Now we are getting down to the nitty-gritty.  Very easy to recognize but very difficult to define or duplicate.  I know that I am drifting off topic and perhaps a new thread is in order but this is what we are really talking about.

 A better queen is one that produces an exceptional colony. How you measure that can vary by management style, climate, and expectations. I want big summer colonys that can take full advantage of my long multi-varietal flows, (an exceptional one will produce 300#) and still put up a full deep of winter stores. I don't want chalk brood, T-mite, bad nosema, bad temper, early swarming or an overly large winter cluster in my 5 month winter. I like it when she lasts 2 or even 3 summers and is naturally superceded and co-exists with her daughter for a time so as to have virtually no interruption of colony population. I don't want, but so far have to deal with varroa. OAV works for now.
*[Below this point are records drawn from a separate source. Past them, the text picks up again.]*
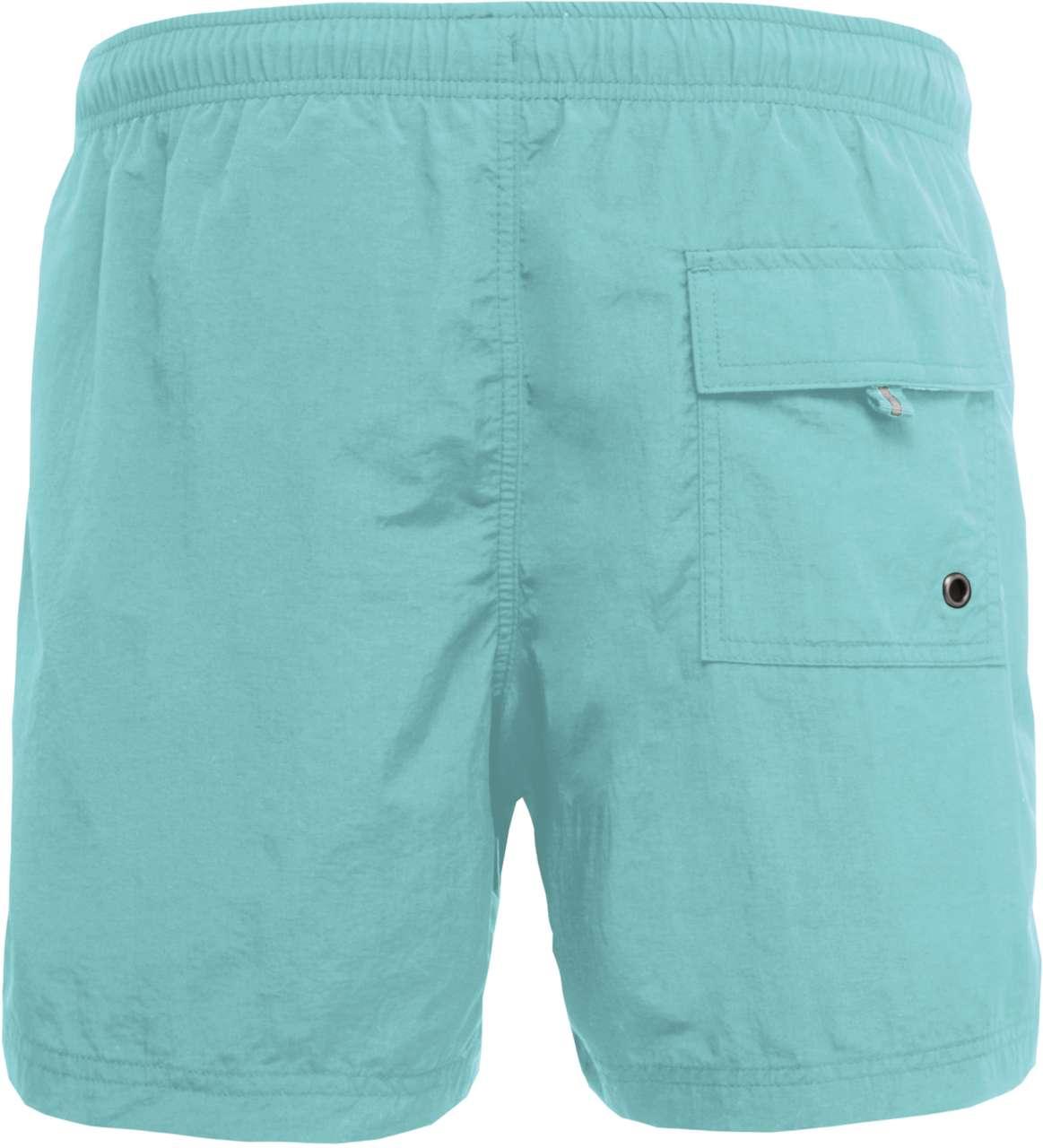 SWIMMING SHORTS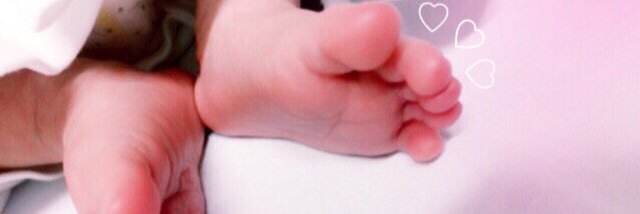 tmkmri's profile banner image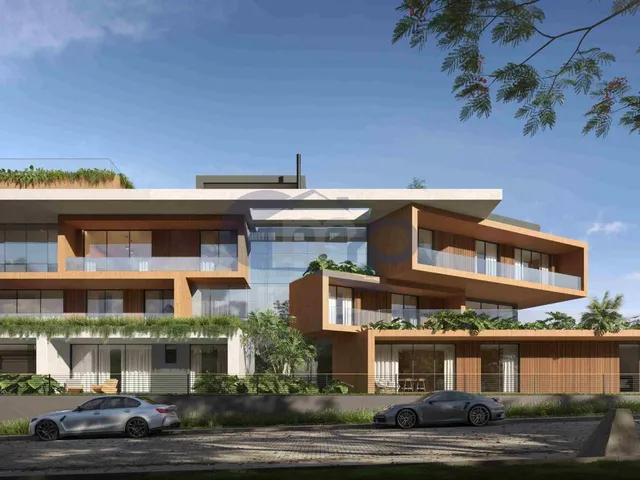 Imagem 8: Apartamento a Venda com 1 Dormitorio na Praia da Cal/Rs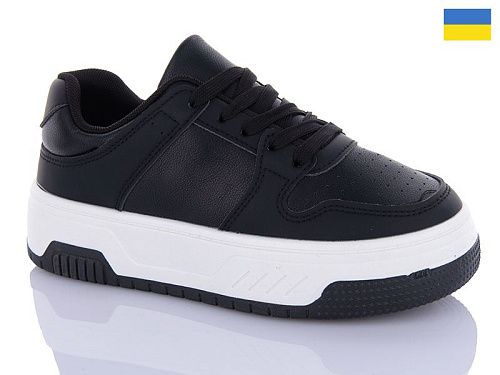 Кроссовки Swin-Purlina 2205-1 в магазине Фонтан Обуви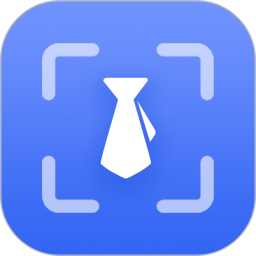 证件照制作软件免费下载v1.0.7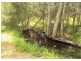 162 Butterwick Road, Butterwick NSW 2321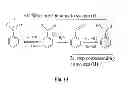 Fig. 19 - Electrochemical sensors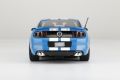 RASTAR 49400 R/C 1:14 Ford Shelby GT500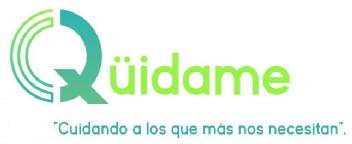 Imagen de Qüidame 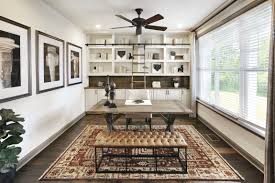 Find and compare the best ceiling fans based on price, features, ratings & reviews. 6 Benefits Of Ceiling Fans In Your Home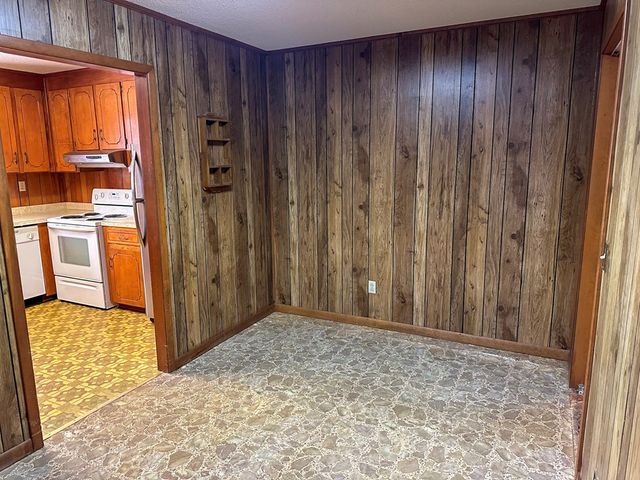 4082 E Cottonwood Rd, Dothan, AL 36301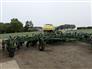 John Deere 2014 1870 Air Seeders / Air Carts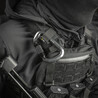 M-Tac Key-Lock Carabiner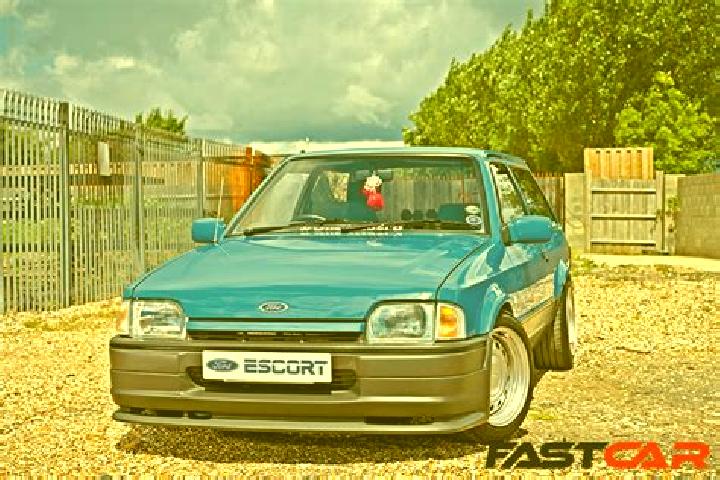 escort Offenbuettel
Will a bigger egg make a better queen? It seems to me an impossible question. Interesting to talk about but hard for me to see how it will ever play into a measurably improved management or selection process. Is anyone saying that a great queen will come upon a queen cup in her day of laying 1500 +/_ eggs and lay a bigger one in it and that that alone will make a "better" queen ? In the end the colony performance is a factor of the workers that come from the "small" eggs but carry the queen's (and drone father's) genetic make-up and I doubt that her genetic make-up is determined by the size of the egg she emerged from.